[START Text excerpt]

Krusty: Poochie's dead! Now, kids, we all know that sometimes when cartoon characters die, they're back again the very next week. That's why I'm presenting this sworn affidavit that Poochie will never, ever, ever return!
Blue-Haired Lawyer: This document conforms to all applicable laws and statutes. [kids cheer]

In some kinds of stories, Character Death doesn't carry much weight. Maybe resurrection is commonplace or some sort of magical alternate universe has a spare copy to borrow. Maybe the format of the show makes any sort of death meaningless and temporary. Maybe for some reason people never die when they should. Sometimes, even in these stories, a character dies and they stay dead. No magical return from the dead, no rebuild, no retcon and no copout. They're dead and they're staying that way.

For a dead character to be considered Killed Off for Real it cannot be simply any death; it must be one that under normal circumstances for the setting and genre could have been reversed, undone or revealed to be some sort of trick. If it's a setting with All Deaths Final, this never comes into play — remember that permanent death is Like Reality Unless Noted. Consequently, most realistic or mundane works do not provide examples of this trope.

[END Text excerpt]
[START Provided material]

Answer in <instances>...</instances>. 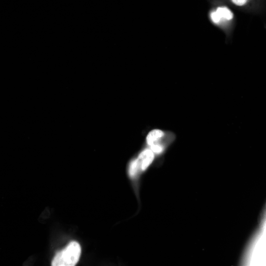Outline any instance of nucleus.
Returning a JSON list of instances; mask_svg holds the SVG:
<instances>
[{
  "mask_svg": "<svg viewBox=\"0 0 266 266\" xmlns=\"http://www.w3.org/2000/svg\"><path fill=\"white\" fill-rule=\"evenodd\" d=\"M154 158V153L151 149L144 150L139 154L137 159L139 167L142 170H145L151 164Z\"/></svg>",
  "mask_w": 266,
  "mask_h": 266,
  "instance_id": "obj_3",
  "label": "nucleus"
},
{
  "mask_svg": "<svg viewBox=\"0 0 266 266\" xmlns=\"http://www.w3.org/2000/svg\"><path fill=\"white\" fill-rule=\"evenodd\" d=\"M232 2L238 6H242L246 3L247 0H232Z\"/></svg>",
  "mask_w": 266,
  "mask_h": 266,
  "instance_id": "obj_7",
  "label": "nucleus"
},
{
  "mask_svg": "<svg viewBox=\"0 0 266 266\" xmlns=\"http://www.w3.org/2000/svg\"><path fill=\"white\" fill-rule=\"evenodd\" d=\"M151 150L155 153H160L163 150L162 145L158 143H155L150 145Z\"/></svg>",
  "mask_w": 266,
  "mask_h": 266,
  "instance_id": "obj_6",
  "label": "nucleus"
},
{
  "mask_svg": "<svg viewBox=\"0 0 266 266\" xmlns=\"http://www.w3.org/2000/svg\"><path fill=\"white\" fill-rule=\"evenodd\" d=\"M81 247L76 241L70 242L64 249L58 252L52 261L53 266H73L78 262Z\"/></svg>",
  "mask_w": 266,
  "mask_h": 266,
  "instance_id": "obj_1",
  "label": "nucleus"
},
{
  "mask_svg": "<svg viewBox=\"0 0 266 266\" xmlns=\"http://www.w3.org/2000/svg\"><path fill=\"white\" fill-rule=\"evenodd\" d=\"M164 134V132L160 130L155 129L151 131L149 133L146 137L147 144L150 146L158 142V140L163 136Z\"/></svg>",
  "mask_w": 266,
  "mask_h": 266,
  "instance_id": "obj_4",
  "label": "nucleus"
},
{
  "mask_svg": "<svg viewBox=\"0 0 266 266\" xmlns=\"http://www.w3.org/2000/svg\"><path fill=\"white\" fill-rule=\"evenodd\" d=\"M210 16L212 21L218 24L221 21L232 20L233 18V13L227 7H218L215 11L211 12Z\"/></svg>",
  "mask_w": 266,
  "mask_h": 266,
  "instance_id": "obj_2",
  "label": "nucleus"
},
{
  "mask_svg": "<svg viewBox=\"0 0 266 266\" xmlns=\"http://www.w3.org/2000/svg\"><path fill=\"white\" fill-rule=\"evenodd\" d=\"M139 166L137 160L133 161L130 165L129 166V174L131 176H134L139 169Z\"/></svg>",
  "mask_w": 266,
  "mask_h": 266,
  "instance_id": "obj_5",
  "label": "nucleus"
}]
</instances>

[END Provided material]
[START Provided material]

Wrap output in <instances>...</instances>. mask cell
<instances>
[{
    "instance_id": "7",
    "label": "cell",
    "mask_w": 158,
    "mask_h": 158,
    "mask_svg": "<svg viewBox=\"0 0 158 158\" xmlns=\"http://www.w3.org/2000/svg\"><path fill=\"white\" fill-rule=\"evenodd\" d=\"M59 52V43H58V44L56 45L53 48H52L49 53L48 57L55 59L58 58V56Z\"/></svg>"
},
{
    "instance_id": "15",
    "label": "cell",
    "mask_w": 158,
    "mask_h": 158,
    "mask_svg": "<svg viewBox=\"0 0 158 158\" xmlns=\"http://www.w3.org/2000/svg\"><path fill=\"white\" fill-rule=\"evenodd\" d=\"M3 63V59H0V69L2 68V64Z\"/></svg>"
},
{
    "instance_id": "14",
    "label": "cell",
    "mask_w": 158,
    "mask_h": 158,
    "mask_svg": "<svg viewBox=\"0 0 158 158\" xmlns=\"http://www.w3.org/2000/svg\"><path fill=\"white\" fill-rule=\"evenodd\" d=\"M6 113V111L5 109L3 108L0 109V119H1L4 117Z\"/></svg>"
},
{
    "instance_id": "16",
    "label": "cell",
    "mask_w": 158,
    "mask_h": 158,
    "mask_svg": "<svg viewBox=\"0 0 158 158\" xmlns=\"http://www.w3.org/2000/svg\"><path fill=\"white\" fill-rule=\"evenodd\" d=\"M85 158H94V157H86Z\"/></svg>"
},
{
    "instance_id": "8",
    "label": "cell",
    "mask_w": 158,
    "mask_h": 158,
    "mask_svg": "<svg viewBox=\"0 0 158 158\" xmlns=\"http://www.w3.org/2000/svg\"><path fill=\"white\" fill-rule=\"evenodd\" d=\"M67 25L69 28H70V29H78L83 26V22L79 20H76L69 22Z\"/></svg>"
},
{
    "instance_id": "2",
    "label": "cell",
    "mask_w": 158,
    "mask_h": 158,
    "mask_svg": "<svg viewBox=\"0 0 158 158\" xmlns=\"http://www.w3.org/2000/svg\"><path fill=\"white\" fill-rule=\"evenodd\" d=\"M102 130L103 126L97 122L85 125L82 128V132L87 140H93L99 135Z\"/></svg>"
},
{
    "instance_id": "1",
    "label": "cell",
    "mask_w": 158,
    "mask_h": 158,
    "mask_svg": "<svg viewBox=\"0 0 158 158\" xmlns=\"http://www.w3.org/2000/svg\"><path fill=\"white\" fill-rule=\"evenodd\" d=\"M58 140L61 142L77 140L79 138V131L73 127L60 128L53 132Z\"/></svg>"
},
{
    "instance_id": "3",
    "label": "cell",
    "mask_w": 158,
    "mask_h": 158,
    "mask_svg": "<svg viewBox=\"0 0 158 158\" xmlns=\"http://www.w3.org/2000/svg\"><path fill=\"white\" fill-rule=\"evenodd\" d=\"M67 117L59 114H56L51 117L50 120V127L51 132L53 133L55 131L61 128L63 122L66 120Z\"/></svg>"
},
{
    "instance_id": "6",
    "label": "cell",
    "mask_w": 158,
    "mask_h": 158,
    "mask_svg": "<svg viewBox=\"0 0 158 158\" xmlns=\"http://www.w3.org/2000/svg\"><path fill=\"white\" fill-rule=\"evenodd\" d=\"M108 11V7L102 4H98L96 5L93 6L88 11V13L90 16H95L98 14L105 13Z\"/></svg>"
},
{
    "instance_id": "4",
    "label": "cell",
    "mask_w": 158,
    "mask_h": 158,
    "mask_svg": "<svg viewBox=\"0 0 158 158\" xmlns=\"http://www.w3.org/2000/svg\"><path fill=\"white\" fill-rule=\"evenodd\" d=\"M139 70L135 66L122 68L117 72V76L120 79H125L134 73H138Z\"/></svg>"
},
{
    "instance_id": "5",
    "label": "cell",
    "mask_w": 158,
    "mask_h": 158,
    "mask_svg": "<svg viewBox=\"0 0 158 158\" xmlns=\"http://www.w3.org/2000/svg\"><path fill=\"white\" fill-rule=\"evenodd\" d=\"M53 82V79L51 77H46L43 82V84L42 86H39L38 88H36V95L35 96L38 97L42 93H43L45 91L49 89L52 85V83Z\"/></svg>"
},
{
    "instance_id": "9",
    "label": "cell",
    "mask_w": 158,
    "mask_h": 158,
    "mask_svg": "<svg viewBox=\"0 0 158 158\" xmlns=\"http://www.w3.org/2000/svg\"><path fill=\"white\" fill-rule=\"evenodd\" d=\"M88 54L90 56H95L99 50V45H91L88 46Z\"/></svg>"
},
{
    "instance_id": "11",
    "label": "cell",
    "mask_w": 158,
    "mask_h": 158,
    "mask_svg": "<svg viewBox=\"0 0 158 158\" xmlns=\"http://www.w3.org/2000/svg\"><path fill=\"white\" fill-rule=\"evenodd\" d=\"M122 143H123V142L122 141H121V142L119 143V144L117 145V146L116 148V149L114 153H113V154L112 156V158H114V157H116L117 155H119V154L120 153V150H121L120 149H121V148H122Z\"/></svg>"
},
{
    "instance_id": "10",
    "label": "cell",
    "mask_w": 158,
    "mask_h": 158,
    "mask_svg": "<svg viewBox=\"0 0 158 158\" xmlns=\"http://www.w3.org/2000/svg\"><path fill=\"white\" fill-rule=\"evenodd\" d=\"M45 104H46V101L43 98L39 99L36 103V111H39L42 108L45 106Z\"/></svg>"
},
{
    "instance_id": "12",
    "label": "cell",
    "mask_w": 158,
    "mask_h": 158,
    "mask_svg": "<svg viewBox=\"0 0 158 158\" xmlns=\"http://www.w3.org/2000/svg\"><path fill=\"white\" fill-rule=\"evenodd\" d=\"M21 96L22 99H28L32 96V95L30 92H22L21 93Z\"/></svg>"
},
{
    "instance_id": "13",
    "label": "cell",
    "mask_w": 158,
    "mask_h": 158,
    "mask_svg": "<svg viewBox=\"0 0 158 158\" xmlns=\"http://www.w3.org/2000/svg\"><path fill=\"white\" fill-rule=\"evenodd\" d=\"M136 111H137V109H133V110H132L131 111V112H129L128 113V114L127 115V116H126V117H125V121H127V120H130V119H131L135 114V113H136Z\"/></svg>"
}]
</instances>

[END Provided material]
[START Provided material]

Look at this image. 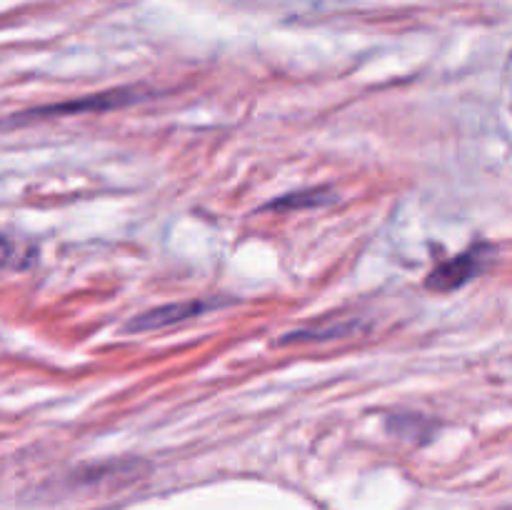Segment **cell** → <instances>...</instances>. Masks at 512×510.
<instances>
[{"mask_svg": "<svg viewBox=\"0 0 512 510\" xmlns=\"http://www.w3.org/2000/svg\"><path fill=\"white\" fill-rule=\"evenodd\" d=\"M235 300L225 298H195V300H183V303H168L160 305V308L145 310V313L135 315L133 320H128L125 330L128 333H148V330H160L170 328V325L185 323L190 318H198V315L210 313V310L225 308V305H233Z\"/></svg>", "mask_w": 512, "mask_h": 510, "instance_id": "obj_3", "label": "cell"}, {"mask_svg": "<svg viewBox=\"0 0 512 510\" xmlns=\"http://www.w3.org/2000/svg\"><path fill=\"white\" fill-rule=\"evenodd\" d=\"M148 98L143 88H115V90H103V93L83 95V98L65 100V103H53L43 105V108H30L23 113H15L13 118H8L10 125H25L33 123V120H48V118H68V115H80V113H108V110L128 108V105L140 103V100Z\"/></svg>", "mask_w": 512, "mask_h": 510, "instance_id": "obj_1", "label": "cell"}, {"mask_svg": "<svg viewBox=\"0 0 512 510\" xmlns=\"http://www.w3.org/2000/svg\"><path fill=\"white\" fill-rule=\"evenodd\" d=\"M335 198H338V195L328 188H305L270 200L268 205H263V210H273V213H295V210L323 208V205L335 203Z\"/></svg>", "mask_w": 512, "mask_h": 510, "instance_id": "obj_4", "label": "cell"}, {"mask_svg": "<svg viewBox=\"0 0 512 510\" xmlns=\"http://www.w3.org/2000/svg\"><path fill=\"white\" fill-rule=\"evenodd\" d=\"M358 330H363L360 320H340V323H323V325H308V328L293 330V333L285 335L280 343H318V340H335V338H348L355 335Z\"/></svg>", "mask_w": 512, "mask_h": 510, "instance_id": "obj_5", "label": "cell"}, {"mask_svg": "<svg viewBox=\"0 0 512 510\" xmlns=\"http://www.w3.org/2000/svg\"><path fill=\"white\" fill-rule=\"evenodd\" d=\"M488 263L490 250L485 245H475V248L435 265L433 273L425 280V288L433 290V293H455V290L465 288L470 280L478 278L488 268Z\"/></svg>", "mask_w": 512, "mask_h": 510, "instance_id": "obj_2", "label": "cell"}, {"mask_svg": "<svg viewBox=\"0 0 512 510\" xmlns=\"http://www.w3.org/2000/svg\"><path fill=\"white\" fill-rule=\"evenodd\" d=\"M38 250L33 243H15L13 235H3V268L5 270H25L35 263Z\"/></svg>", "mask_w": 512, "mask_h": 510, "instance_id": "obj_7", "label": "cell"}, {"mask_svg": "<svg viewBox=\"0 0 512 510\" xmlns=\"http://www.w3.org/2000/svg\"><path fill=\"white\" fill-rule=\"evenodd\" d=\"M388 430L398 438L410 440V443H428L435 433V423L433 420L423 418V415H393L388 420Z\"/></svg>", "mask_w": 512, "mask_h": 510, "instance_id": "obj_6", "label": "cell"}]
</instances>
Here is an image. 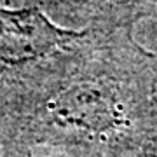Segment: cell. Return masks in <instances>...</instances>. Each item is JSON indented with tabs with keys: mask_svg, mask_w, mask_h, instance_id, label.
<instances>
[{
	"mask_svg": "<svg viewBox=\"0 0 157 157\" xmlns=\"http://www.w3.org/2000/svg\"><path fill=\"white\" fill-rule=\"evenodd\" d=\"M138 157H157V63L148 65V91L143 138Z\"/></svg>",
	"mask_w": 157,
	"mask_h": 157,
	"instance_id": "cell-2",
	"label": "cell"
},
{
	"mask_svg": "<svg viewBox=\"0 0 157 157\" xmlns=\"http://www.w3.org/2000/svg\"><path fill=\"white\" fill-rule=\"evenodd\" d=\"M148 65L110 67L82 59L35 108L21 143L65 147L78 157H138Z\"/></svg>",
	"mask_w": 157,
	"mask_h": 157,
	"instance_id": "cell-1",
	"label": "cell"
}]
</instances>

[END Provided material]

### Task objective
Retype the passage from the Killed Off for Real text above, beginning at the words "Blue-Haired Lawyer: This" and stopping after "staying that way.".

### Response
Blue-Haired Lawyer: This document conforms to all applicable laws and statutes. [kids cheer]

In some kinds of stories, Character Death doesn't carry much weight. Maybe resurrection is commonplace or some sort of magical alternate universe has a spare copy to borrow. Maybe the format of the show makes any sort of death meaningless and temporary. Maybe for some reason people never die when they should. Sometimes, even in these stories, a character dies and they stay dead. No magical return from the dead, no rebuild, no retcon and no copout. They're dead and they're staying that way.